Tuesday, 12:43am: !!!!!!!!!!!!!!!!!!!!!
Tuesday, 12:44am: !!!!!!!!!!!!!!!!!!!!!!!!
Tuesday, 12:45am: I think I’ll try sleeping instead.
Tuesday, 10:00am: It is now morning and I am still alive. I actually managed to get a few hours of sleep, which was warmly welcomed. The main hindrance to my attempts to snooze were the frequent trips to the toilet made by the occupants of the bus during the night. For some reason every person who wanted to use the W.C. had to walk past my bunk, stop, cough, light a cigarette, and then ‘accidentally’ walk all over my face. Why didn’t I take the top bunk?
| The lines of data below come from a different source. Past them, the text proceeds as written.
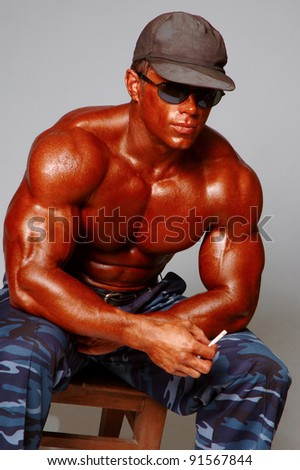 Brawny man in cap in a glasses on a light background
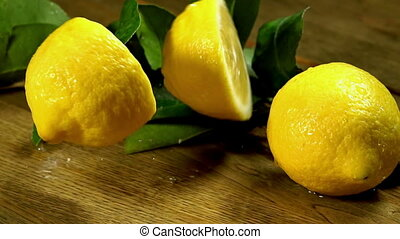 Lemons with leaves on wooden boards. - Falling lemons with...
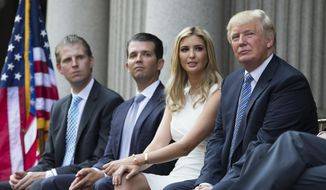 Donald Trump, right, sits with, from left, Eric Trump, Donald Trump Jr. and Ivanka Trump during a ground breaking ceremony for the Trump International Hotel on the site of the Old Post Office, on Wednesday, July 23, 2014, in Washington. (AP Photo) ** FILE **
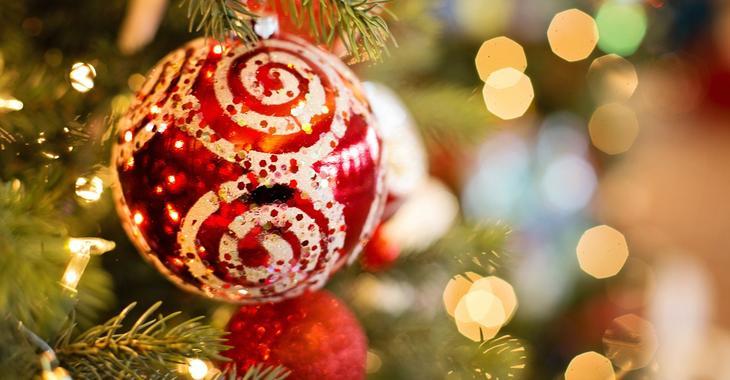 Rød julekule med hvitt mønster på juletre med lys på.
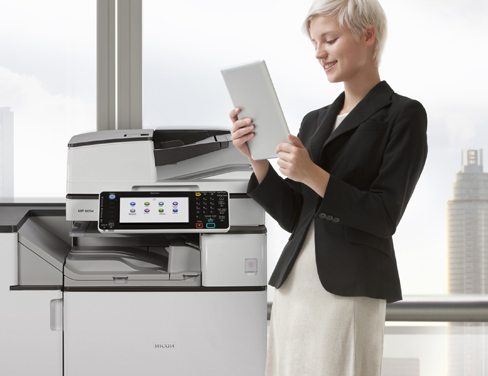 Woman standing next to printer looking at a printed document.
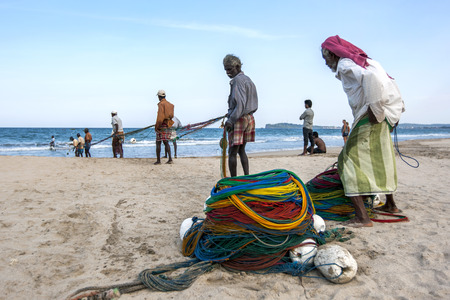 redes de pesca: Fishermen pull in their fishing nets on the beach at Uppuveli in Sri Lanka.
You may also notice the time is 10:00am, and we were supposed to arrive in Shanghai at 6am . I keep asking the angry steward where we are and when we can expect to arrive at our destination, but all I get are stares of contempt while she clenches her fist as if to punch me.
Tuesday, 3:00pm: 24 hours have passed. I keep trying to read the road signs in Chinese to find out where we are. I have not endeared myself to the steward, and she is even bitchier than before because I insist on pointing out that is three o’clock, and she promised that the latest we would arrive in Shanghai was midday. I’ve began to pull out my hair to make sure I’m still conscious, the pain is soothing.
Tuesday, 7:00pm: The guy behind me has been sitting up in his bunk and burping for the past half an hour. I don’t know why. He won’t tell me, and he won’t stop. Burp, burp, burp.
Tuesday, 9:00pm: We pull into Shanghai. It has been 30 hours. I stumble out of the bus and don’t know whether I am dreaming or not. The fresh air hurts my lungs, and the vast open space of the car park scares me. We made it, but I know in my heart that we will carry the horrible mental scar of this bus trip for the rest of our lives, and that I will be recounting this story in 20 years time to a therapist.